TEXT EXCERPT ▸
===============

# "Smooth out" shifting with an OG-1070?



## Ventruck (Mar 9, 2009)

Got that cassette recently since they're selling for cheap. Using Shimano 6600 shifters, and 5600 RD+chain, I'm not missing any gears or have engagement issues, but it's definitely not the smoothest shifting under load. Rather violent really, especially from the 3rd to 4th largest cog. I'd assume this has to due with the lack of the "OG" sections on the 3rd, but I'm not that knowledgeable.

I've seen some posts acknowledging that SRAM themselves found the cassette coming up short to their expectations, but is there anything to help with the smoothness of the shifting?


----------



## WhyRun (Dec 29, 2008)

upgrade the chain. Get some DA chains off RibbleCycles or similar. They are cheap and will improve shifting some.


----------



## Midgetfist (May 29, 2009)

KMC X10SL Ti-N


----------



## Ventruck (Mar 9, 2009)

WhyRun said:


> upgrade the chain. Get some DA chains off RibbleCycles or similar. They are cheap and will improve shifting some.


Kinda saw it coming as the solution, but just getting hopeful that I'd find an answer regarding adjustment or technique. When reality strikes: 2 for 2 replies suggesting a chain.

===============

EXERCISE ▸
In the cassette thread, translate this sentence into Spanish: "They are cheap and will improve shifting some." The listing has no connection to the cassette thread.

DATA TO EXAMINE ▸
===============

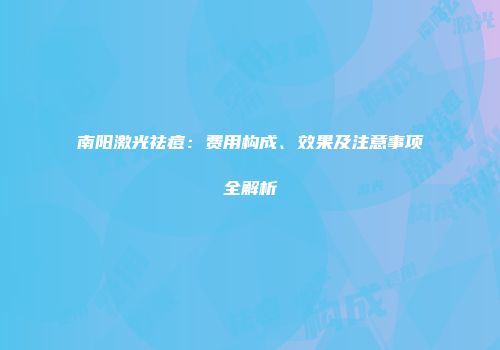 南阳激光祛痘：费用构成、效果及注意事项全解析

===============

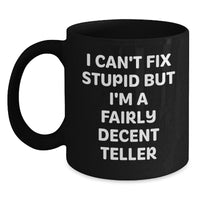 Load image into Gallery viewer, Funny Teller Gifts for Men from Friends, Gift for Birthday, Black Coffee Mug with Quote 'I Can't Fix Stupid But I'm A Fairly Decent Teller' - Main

===============

EXERCISE RESPONSE ▸
Son baratas y mejorarán un poco los cambios.